Quantum physicists Don Page and William Wootters developed this idea in 1983 which posits time as an emergent phenomenon called entanglement. The idea is different quantum particles share existence, (even though of course they are physically separated) so that when describing their respective states one can reference them relative to the other entangled particles. I like the mystical aspect to this idea. 

Hence time is  only an emergent phenomenon, arising from the quantum entanglement. In other words, time is simply an entanglement phenomenon, to synthesize clock readings into the same history. 

Subsequently, the Wheeler–DeWitt equation was formulated that combines general relativity and quantum mechanics – by leaving out time altogether.

The idea was first introduced in the 1960’s but was taken up again in 1983 by Page and Wootters  whose solution (as above) is based on the quantum phenomenon of entanglement.

Page and Wootters have argued that entanglement can be used to measure time. In 2013, at the Institute Nazionale di Ricerca Metrologica (INRIM) in Turin, Italy, researchers performed the first experimental test of Page and Wootters' ideas.

Their result has been interpreted to confirm that time is an emergent phenomenon for internal observers but absent for external observers of the universe just as the Wheeler-DeWitt equation predicted.

Furthermore it has been reported Physicist Seth Lloyd maintains  that quantum uncertainty gives rise to entanglement, the putative source of the arrow of time. 
Hence one might posit the cause of the measurement of one particle determines the effect of the result of the other particle's measurement, cancelling out to zero.

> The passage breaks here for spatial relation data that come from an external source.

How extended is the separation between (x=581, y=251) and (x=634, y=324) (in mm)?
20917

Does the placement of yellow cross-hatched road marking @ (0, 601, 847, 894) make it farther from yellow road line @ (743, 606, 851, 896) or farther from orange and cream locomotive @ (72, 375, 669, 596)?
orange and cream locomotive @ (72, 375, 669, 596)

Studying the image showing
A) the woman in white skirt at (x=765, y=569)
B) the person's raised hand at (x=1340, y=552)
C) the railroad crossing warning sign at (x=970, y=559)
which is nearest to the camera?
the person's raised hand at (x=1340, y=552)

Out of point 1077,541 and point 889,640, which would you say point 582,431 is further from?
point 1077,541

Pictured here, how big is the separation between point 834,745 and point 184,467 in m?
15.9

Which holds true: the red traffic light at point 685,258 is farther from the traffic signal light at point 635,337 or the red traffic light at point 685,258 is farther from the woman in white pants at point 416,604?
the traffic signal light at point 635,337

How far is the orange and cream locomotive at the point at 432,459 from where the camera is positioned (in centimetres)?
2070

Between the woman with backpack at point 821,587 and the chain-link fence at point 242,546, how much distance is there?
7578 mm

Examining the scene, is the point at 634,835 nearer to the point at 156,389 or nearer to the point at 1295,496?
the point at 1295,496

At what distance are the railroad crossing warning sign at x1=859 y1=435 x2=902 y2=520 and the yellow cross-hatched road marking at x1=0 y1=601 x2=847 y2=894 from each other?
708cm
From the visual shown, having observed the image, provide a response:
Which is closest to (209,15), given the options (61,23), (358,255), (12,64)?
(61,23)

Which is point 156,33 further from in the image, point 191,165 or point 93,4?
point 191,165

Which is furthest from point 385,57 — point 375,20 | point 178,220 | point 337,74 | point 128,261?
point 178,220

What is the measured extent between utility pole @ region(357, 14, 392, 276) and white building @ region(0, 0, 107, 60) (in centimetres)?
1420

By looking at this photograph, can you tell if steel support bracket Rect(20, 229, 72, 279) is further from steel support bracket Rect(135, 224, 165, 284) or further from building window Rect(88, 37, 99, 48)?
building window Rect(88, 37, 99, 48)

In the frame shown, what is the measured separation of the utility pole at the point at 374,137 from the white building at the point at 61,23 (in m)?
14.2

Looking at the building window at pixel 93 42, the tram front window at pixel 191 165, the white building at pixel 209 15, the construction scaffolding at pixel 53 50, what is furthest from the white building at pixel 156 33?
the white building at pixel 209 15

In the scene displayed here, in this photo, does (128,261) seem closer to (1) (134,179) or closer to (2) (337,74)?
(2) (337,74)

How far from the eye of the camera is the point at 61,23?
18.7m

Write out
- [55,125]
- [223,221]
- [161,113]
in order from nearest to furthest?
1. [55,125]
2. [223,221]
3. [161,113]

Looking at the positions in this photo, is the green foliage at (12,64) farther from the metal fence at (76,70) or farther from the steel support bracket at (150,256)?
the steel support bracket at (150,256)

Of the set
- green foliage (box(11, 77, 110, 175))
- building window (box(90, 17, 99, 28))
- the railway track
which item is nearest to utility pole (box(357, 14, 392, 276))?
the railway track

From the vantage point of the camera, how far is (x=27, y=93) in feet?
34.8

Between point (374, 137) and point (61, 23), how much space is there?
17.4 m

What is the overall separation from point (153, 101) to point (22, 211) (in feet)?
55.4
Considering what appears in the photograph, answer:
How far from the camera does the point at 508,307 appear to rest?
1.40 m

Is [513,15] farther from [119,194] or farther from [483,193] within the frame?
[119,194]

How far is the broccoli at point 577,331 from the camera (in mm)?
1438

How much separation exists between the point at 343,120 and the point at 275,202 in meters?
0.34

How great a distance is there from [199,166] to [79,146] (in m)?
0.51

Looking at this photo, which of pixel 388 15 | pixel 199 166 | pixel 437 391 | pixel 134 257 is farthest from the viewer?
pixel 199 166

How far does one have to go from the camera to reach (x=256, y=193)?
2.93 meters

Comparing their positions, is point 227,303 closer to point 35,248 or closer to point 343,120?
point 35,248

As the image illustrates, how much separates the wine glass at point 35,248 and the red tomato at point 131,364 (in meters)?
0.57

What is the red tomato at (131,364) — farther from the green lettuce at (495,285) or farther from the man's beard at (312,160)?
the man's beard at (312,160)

Many Worlds Interpretation   

This was first put forward by Hugh Everett III back in the late 1950s. The theory is also referred to as MWI, the Relative State Formulation, the Everett Interpretation, Theory of the Universal Wave function, Many-Universes Interpretation, Multiverse Theory, Many-Worlds and M -Theory.  
 

The idea is there does not exist any difference between a particle and system before and after they  have been observed, as they have no separate way of evolving.
 
Rather the observer becomes a quantum system, to interact with other quantum systems. Each time quantum systems interact with each other, so the wave function does not collapse, but actually splits into alternative versions of reality.
This view is predicated on the basis all of the information from wave functions is preserved so that each individual universe is completely deterministic, and the wave function can evolve forwards and backwards. Under this interpretation, quantum mechanics is therefore not the underlying reason for the arrow of time.

Hawking’s brane theory

Hawking’s brane theory is more in line with the original idea of Einstein with only one additional dimension.  He uses the idea of imaginary time and the visual idea of a Hologram to explain his theory.     

Imaginary Time

While looking to connect the quantum field theory with Quantum mechanics, Hawking introduced the concept he called imaginary time. It has a similar relationship to normal physical time as the imaginary number scale does (uses imaginary numbers that do not compute) to the real numbers in his plane. That might best be described as a perpendicular axis to regular time. It provides a way of looking at the time dimension as if they were dimension of space. So it is capable of moving forwards and backwards and so on, analogous as to how that could happen in space.

A feature of this concept is its ability to mathematically smooth out gravitational singularities. Singularities (like those at the centre of black holes) pose a problem for physicists, because they are areas where the known physical laws don’t apply.  When visualized in this imaginary time, however, the singularity is removed and the singularity or Big Bang functions like any other point in space-time.
It’s a very useful theoretical construct.

Conclusion
I prefer the ideas of the entanglement and loop gravity for their simplicity and rationality. My feeling is that time cancels out to zero, or alternatively can be viewed as a relatively minor variable.